胡同里头,住着一户人家。一个白发苍苍的老头儿,正坐在书堆里点校手稿,案头摞着厚厚几摞纸,全是他这辈子写下来的学问。
他今年八十五岁,走过了清朝、走过了民国,又走进了新中国,三个时代的风雨都叫他赶上了,偏偏人还活得精神。
这位老先生叫冒广生,字鹤亭,号疚斋,江苏如皋人。
说起这个"冒"字,很多人可能没什么特别的感觉,无非是个普通姓氏罢了。
可要真说起来,这个字背后藏着一段跨越七百年的皇家血脉。
冒氏出自如皋冒氏,是忽必烈第九个儿子镇南王脱欢的后代。
冒家始祖是世袭两淮盐运司丞的元朝皇族,封为镇南王。
明朝取代了元朝,最后一位镇南王改姓名为冒致中,隐居如皋东陈,五世不仕。
皇室后裔,隐姓埋名,换了身份,扎进了江南的土地里。
到了明末,这一支出了个了不起的人物——冒辟疆先世为蒙古贵族,为元世祖忽必烈九皇子镇南王脱欢之后。

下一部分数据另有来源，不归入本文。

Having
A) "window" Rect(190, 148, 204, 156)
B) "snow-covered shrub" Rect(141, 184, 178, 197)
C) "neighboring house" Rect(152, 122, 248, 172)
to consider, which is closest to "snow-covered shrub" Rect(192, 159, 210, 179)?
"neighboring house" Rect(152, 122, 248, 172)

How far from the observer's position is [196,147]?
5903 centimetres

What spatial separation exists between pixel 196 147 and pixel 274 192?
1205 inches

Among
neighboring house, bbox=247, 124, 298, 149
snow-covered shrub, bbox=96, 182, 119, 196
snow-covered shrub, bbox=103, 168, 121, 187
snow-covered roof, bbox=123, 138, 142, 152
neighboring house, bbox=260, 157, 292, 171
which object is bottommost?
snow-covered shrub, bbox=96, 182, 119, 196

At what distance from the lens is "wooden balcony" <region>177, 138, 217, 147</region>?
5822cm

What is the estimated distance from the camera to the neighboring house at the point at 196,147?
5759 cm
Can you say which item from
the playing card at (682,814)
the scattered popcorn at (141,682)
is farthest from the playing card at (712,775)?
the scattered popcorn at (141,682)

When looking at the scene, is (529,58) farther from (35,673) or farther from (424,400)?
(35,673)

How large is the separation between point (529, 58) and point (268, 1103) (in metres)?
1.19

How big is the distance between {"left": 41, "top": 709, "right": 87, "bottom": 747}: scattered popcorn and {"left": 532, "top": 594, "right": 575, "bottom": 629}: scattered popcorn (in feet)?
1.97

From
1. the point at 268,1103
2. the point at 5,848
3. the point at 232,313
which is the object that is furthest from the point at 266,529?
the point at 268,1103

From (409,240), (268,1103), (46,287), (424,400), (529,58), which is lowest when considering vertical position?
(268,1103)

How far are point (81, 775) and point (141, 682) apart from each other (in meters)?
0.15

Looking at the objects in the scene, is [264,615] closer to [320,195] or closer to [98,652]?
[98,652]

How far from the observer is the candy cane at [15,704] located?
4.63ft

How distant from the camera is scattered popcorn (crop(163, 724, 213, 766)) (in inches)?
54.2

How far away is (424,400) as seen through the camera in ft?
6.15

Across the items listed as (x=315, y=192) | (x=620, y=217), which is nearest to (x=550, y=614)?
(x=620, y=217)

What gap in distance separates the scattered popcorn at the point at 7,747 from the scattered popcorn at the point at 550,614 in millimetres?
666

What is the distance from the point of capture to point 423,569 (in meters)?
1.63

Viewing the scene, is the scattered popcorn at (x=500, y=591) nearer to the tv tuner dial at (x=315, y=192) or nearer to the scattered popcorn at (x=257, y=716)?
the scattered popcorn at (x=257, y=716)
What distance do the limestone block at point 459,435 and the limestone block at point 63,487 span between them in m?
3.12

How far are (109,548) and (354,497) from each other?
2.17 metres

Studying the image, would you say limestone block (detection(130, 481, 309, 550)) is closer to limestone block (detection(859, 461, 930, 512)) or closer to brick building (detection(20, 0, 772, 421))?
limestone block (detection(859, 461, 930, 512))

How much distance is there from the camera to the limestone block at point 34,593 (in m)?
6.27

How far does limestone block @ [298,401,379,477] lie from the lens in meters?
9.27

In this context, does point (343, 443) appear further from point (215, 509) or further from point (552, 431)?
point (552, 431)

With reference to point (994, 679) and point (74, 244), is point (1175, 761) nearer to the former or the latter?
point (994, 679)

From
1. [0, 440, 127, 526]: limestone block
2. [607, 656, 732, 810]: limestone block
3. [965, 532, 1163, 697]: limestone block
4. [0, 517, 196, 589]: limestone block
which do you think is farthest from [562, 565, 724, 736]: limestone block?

冒辟疆这个名字,稍微读过点明史的人都不陌生,他是"明末四公子"之一,与董小宛的情缘故事流传了几百年,至今仍被戏曲和影视反复演绎。
而冒广生,就是这位冒辟疆的第六代侄孙。
冒广生因祖辈宦游流寓广州而出生于广州,故得名"广生"。
幼时深受其七外祖周星誉喜爱。冒广生是冒襄(字辟疆,号巢民)第六代侄孙,父亲是冒树楷,冒广生六岁丧父,由母亲养大。
从元朝的天子血脉,到明末的风流名士,再到如今这个在书堆里埋头一辈子的老学者——冒氏这一脉,跑了将近七百年,跑出了一部浓缩的中国历史。
就在这一年的6月30日夜间,这位忽必烈的后裔,被一辆专程派来的汽车接进了中南海,与伟人在游泳池畔坐了下来,彻夜长谈。
两人谈诗词,谈历史,谈整风,谈秦桧,谈得投机。
而就在告别之际,这位走过三个朝代的老人,开口说出了那句足以让伟人连声称赞的话语,伟人握着他的手,郑重说道:"讲得好,讲得好,我一定记在心里!"
这句话从何而来,又因何而起,得从冒广生的一生说起……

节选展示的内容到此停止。